Nunca habían estado juntos en un coche aparcado, ni de noche ni de día. Nunca habían buscado un lugar como ése para estar los dos solos.

Escabrosa idea para ese momento.

-Perdóname -dijo Nina-. Me he descontrolado. Sólo quería decir que Lewis... Que nosotros... Él...

Y empezó otra vez. De nuevo el castañeteo, el temblor, las palabras quebradas. Horrible y penoso. Ni siquiera expresaba lo que sentía realmente. Lo que había sentido antes era rabia y frustración por la con versación con Bruce, o por estar escuchándolo. Ahora se sentía -creía sentirse- serena y razonable.

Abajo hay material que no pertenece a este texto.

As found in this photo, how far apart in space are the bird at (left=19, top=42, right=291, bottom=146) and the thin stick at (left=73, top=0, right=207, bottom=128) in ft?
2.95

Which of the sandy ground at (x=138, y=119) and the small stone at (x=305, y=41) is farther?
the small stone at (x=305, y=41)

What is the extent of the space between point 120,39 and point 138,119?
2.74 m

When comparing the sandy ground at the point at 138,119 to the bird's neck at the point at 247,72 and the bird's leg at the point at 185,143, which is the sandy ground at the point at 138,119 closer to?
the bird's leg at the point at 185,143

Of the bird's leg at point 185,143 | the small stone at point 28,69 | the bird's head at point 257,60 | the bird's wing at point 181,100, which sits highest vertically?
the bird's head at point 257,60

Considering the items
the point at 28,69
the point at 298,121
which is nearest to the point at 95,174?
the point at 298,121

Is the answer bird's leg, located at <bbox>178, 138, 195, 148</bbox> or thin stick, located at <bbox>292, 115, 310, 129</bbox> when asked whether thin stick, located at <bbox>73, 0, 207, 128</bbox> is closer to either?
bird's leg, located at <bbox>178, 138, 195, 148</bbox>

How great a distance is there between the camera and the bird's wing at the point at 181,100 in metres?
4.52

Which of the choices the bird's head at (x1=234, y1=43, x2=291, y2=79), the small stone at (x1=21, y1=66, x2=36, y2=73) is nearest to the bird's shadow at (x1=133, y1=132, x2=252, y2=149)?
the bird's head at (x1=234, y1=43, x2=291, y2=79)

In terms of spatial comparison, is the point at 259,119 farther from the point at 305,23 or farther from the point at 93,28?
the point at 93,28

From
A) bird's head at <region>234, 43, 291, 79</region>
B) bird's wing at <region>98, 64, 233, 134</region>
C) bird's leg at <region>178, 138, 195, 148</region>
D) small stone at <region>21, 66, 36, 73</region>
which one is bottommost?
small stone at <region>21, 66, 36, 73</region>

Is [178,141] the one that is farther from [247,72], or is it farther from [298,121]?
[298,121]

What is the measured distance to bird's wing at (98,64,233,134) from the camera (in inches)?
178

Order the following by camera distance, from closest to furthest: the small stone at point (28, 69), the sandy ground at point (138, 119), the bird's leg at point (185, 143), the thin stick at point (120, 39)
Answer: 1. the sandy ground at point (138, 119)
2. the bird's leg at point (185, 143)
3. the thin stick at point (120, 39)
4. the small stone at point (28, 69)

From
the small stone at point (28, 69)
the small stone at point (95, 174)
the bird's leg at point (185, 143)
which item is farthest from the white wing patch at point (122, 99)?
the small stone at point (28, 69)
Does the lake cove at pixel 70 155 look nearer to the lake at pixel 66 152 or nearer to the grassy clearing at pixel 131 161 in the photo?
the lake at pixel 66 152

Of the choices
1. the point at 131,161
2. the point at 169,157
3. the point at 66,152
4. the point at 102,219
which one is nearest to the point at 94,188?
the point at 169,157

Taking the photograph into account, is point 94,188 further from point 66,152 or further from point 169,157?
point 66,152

Y ahora, porque estaban solos, él no la tocó. Simplemente se puso a hablar. No te preocupes. Yo me haré cargo. Enseguida. Me ocuparé de que todo salga bien. Te comprendo. Incineración.

-Respira -dijo-. Respira. Aguanta. Suelta.
-Ya estoy bien.
-Claro que sí.
-No sé qué me pasa.
-Es el shock.
-Yo no soy así.
-Mira el horizonte. Verás cómo ayuda.

Él había sacado algo del bolsillo. ¿Un pañuelo? Pero ella no necesitaba un pañuelo. No estaba llorando. Temblaba, nada más.

Era un papel doblado varias veces.

-Te he guardado esto -dijo él-. Lo encontré en el bolsillo del pijama.

Le puso el papel en la cartera, con cuidado, sin emoción, como si fuera una receta. Entonces ella comprendió qué le estaba diciendo.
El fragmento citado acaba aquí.